## YOUR GOAL
The required lines are those that contain "Tanzania"; pull them out of the data and copy them.

## DATA
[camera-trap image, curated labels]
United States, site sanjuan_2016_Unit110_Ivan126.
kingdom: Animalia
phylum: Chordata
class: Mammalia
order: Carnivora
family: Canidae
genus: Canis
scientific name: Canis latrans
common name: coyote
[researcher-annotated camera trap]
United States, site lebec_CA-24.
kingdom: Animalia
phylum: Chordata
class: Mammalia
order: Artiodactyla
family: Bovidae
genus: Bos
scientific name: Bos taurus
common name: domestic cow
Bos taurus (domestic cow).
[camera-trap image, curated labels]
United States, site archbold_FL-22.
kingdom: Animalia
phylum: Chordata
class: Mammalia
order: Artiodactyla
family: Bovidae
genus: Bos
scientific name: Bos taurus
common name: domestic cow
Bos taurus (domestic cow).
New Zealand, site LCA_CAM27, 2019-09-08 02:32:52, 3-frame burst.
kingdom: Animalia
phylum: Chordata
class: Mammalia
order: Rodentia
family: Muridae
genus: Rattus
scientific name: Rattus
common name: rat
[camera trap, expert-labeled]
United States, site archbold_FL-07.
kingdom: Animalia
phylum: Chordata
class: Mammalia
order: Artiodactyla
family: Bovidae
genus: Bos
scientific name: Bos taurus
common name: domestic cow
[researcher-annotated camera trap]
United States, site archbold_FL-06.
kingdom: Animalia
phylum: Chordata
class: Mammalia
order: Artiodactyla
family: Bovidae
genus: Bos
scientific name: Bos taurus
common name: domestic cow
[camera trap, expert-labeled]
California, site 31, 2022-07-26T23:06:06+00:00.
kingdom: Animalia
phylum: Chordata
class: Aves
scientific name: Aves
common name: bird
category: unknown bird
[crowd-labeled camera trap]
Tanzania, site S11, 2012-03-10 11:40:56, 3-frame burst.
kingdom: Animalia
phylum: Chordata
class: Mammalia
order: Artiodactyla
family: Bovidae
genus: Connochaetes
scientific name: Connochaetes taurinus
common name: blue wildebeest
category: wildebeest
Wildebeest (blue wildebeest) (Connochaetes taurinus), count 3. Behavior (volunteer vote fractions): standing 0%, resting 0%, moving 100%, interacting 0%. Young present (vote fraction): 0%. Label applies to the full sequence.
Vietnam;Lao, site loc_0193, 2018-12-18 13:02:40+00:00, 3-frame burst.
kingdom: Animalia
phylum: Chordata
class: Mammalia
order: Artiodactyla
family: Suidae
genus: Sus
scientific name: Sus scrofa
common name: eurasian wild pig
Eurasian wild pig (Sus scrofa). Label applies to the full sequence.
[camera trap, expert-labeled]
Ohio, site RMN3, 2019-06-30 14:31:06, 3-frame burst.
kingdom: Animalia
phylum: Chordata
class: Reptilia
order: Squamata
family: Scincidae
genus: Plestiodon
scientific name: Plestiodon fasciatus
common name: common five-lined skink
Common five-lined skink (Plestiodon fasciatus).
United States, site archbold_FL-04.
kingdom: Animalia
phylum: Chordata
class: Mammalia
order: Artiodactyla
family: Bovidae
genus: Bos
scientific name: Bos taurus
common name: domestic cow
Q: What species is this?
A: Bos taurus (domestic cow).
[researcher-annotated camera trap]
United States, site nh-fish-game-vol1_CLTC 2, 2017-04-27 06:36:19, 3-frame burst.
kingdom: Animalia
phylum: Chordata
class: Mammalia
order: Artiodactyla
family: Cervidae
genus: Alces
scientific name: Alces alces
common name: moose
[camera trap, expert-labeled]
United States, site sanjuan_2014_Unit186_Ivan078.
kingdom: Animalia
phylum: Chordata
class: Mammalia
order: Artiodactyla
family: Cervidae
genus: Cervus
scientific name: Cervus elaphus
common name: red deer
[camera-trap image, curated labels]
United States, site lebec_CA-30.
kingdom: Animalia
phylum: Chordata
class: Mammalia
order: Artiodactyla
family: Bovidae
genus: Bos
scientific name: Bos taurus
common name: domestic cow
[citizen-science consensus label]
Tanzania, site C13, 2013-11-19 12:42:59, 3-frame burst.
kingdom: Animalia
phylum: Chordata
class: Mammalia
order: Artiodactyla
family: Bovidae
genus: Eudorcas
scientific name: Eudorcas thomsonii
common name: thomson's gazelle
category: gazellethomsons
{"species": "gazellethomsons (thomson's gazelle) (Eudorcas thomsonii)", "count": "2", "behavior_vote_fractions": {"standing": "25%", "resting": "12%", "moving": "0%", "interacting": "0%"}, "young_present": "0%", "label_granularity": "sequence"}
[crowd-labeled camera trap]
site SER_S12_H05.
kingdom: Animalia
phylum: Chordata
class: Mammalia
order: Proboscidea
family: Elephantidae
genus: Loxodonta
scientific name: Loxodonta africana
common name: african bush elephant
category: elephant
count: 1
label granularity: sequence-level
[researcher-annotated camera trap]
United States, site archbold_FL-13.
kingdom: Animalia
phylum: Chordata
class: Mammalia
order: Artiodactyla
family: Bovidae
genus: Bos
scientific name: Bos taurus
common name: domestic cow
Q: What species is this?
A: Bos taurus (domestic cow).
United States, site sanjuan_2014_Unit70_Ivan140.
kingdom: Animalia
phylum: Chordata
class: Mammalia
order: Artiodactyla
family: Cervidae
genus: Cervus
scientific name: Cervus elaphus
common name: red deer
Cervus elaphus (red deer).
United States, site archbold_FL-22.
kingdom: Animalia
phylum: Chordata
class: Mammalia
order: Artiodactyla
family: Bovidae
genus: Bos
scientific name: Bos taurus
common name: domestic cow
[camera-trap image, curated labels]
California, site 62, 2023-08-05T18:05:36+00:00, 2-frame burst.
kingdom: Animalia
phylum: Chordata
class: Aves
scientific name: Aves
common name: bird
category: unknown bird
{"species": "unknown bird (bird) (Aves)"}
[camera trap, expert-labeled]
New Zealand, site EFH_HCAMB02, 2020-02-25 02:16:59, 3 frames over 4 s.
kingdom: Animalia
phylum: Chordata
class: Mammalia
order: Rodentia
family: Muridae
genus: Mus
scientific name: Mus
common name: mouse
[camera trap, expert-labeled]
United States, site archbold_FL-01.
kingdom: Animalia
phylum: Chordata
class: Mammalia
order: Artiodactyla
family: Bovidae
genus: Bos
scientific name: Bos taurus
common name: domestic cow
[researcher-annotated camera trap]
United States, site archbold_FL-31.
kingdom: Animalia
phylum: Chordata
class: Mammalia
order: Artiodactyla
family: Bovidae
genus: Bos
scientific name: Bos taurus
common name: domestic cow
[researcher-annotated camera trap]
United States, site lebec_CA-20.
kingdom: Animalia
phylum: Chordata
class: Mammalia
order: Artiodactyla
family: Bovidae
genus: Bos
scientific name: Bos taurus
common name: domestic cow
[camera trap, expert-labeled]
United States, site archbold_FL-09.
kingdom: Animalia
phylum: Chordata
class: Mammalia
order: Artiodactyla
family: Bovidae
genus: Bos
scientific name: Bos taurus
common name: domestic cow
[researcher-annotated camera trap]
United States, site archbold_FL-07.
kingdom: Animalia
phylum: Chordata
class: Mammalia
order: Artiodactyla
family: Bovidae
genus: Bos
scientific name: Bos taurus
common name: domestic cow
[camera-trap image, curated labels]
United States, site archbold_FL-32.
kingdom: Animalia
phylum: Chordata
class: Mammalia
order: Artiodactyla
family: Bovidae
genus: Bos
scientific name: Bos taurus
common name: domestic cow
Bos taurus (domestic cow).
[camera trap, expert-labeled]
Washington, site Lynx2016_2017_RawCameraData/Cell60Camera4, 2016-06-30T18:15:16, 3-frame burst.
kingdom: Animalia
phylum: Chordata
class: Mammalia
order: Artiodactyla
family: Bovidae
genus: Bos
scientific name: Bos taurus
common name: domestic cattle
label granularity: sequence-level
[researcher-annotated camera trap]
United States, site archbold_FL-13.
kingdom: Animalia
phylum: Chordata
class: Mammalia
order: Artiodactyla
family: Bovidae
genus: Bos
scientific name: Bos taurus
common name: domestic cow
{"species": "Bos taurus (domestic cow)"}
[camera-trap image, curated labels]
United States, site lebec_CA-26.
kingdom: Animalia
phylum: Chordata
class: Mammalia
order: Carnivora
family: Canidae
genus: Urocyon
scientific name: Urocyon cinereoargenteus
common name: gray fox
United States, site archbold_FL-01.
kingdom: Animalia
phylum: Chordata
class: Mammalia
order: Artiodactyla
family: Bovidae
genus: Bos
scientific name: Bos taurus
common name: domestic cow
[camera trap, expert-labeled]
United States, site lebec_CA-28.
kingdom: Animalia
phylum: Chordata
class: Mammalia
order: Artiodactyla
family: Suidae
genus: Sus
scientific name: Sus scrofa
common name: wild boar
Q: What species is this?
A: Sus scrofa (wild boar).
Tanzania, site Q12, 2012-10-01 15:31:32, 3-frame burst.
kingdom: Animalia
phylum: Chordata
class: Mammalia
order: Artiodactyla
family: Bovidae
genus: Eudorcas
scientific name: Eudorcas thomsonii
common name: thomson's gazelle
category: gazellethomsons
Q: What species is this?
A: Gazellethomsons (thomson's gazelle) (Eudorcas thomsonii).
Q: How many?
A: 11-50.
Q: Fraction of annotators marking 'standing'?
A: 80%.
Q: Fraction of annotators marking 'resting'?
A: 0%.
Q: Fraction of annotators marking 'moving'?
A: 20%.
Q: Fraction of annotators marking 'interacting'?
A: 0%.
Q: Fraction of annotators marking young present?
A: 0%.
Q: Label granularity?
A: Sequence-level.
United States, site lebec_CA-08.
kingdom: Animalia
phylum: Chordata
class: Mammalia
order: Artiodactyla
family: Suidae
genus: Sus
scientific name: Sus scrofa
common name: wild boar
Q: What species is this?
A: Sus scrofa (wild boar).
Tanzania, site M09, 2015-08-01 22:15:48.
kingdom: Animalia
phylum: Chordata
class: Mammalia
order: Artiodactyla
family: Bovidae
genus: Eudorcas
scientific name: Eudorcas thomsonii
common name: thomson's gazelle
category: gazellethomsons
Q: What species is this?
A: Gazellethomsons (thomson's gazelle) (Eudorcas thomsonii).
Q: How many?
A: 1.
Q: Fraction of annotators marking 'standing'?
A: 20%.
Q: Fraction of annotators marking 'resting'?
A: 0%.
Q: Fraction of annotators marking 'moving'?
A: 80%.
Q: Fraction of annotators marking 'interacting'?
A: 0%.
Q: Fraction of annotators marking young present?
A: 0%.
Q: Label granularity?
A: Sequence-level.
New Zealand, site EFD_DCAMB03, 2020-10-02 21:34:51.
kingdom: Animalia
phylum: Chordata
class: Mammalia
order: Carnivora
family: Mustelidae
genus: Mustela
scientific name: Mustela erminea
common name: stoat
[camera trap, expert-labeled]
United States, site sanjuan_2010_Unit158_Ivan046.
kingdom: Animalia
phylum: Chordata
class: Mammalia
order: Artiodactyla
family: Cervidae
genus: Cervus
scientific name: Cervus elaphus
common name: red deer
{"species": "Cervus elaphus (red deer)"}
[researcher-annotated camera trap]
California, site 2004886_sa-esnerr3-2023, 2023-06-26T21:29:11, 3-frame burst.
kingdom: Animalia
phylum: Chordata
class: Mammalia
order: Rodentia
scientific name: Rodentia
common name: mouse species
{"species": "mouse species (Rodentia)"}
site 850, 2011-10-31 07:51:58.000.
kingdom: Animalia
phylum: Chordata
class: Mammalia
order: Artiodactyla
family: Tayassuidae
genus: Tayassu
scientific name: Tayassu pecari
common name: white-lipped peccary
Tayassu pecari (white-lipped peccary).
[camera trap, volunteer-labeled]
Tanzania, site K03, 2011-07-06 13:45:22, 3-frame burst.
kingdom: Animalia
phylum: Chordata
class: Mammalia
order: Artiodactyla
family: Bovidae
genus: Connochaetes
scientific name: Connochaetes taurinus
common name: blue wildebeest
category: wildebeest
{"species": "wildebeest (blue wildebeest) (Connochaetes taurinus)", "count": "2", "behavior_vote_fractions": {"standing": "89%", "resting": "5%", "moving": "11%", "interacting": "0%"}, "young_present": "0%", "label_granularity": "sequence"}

## ANSWER BOX
Tanzania, site S11, 2012-03-10 11:40:56, 3-frame burst.
Tanzania, site C13, 2013-11-19 12:42:59, 3-frame burst.
Tanzania, site Q12, 2012-10-01 15:31:32, 3-frame burst.
Tanzania, site M09, 2015-08-01 22:15:48.
Tanzania, site K03, 2011-07-06 13:45:22, 3-frame burst.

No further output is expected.